Reviewing github pull requests

Last week, I have spent a significant portion of my week reviewing pull requests on the compiler and I have been fortunate to merge three nice pull requests:

Don’t suggest a semicolon when the type is not unit

This pull request by Jules Aguillon improves the new error report for applying a function to too many argument.

List.map ((+) 0) [1;2;3] 0
Error: The function 'List.map' has type ('a -> 'b) -> 'a list -> 'b list
       It is applied to too many arguments
File "test.ml", line 1, characters 23-25:
1 | List.map ((+) 1) [0;1;2] [2;3;4]
                           ^^
  Hint: Did you forget a ';'?
File "test.ml", line 1, characters 25-32:
1 | List.map ((+) 1) [0;1;2] [2;3;4]
                             ^^^^^^^
  This extra argument is not expected.

by removing the hint whenever the expect result type of the application is not unit. This let us with a shorter and to-the-point error message:

List.map ((+) 0) [1;2;3] 0
Error: The function 'List.map' has type ('a -> 'b) -> 'a list -> 'b list
       It is applied to too many arguments
File "test.ml", line 1, characters 25-32:
1 | List.map ((+) 1) [0;1;2] [2;3;4]
                             ^^^^^^^
  This extra argument is not expected.

Note that if you don’t recognize the error message format, this is expected: the previous version had already been considerably improved by a previous PR by Jules.

This pull request by Stefan Muenzel proposed to make more explicit the error messages concerning non-generalizable type variables. The new error message points explicitly to all non-generalize type variables in the involved types.

For instance, writing a ml file containing the single line

let x = Fun.id Fun.id, ref None

now raises

1 | let x = Fun.id Fun.id, ref None
        ^
Error: The type of this expression,
       ('_weak1 -> '_weak1) * '_weak2 option ref,
       contains the non-generalizable type variable(s): '_weak1, '_weak2.
       (see manual section 6.1.2)

Moreover whenever the error happens in a submodule, the error message now points to the first value with a non-generalizable type:

module M = struct let x = ref [] end
File "test.ml", line 1, characters 0-36:
1 | module M = struct let x = ref [] end
    ^^^^^^^^^^^^^^^^^^^^^^^^^^^^^^^^^^^^
Error: The type of this module, sig val x : '_weak1 list ref end,
       contains non-generalizable type variable(s).
       (see manual section 6.1.2)
File "test.ml", line 1, characters 22-23:
1 | module M = struct let x = ref [] end
                          ^
  The type of this value, '_weak1 list ref,
  contains the non-generalizable type variable(s) '_weak1.

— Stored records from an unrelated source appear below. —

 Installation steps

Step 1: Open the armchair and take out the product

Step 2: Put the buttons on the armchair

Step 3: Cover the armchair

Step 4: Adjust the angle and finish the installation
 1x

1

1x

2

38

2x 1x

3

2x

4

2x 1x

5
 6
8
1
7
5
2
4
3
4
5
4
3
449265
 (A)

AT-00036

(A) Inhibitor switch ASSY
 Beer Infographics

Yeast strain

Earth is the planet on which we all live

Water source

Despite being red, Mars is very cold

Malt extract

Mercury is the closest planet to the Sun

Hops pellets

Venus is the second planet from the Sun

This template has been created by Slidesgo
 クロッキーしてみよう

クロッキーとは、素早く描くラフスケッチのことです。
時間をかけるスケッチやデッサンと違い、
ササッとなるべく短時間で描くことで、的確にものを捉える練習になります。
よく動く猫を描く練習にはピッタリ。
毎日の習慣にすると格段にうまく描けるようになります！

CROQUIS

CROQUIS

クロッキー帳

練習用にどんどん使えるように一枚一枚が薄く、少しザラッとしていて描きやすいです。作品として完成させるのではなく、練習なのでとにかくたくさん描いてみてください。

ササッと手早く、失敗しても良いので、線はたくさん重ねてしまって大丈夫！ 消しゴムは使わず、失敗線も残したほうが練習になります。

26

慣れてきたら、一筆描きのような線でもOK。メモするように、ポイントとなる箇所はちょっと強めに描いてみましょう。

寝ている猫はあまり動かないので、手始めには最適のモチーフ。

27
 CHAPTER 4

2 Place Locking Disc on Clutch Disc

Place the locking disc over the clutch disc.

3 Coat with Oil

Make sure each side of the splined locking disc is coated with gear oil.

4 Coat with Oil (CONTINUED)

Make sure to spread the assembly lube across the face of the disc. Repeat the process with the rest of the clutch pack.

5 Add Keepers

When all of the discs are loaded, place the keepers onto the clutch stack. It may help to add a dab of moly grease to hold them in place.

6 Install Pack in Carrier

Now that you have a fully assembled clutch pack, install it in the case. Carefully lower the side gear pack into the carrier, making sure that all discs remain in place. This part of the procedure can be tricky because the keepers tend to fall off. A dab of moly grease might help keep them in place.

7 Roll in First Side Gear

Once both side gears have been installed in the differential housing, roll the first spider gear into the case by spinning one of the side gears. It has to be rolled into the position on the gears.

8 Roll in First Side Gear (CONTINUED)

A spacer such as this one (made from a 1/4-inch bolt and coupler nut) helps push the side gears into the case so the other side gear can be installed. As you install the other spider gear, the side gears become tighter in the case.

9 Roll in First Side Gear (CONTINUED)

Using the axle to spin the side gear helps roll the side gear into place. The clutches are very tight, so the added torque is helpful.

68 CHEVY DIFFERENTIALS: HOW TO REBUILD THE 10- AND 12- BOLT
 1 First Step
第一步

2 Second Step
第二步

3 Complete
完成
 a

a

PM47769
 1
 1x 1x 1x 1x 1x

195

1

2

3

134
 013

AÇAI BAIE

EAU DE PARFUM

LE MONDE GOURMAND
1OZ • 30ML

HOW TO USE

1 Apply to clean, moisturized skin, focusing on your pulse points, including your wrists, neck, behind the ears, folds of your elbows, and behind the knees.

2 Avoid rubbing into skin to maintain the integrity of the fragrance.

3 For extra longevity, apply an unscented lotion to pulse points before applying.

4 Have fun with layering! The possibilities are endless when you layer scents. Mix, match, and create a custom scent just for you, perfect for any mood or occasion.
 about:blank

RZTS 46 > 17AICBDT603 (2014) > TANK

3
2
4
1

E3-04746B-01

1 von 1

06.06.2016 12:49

Better manual reference in error message

In order to implement the improved error message above, a better way to cite subsections in the manual was needed. Stefan Muenzel took the time to improve the manual cross-reference checker tool to handle this case. The manual cross-reference test checks that references in error messages and warnings are consistent with the section numbering of the manual by parsing the latex-generated aux-file. On the OCaml side, the test only handled chapter and section numbers.

With the change in Stefan’s PR, it is now possible to cite uniformly chapters, sections and subsections (and subsubsections) of the manual in error messages.

My pull requests

Two weeks ago, I finally found the time to propose a small change on the OCaml AST node for value bindings.

Explicit type constraints in value bindings

Consider the following value binding:

let pat : typ = exp

Before my change, the type constraint was stored both in the pattern node and (sometimes) in the expression node with a rather complex desugaring. This duplication of nodes make handling such constraints in ppxs more complicated than it ought to be and it introduced some irregular encoding of type expressions.

With my change, the type constraint is stored directly in the value binding node, and the elaboration has been moved to the typechecker. Hopefully, soon we will no longer build parsetree node in the typechecker. However, in the meanwhile, the parsetree is now closer to the source language and simpler to transform with ppxs.

On-going discussions

In term of medium term projects, I have been discussing two interesting projects last week.

I have spent some time discussing with Sébastien Hinderer about his plans to simplify the build and dependency of OCaml dynlinking library. Right now, this library is built with its own version of the compiler library (to avoid module name collision) which introduces a lot of complexity in the compiler build system. After some discussions with Sébastien, we decided to try to isolate a core linking library that would be shared with both dynlink and the rest of the compiler library.

OCamltest DSL

The ocamltest DSL for the compiler test suite is currently inspired by org mode as a generic way to write tree of tests. However, with some more distance, it has become clearer that such representation is not optimized for most tests in the compiler test suite. In particular, tests often have very long sequences of actions that are ill-fit the current representation. We have thus been discussing an improved DSL for ocamltest for some time, and recently converged towards a new version.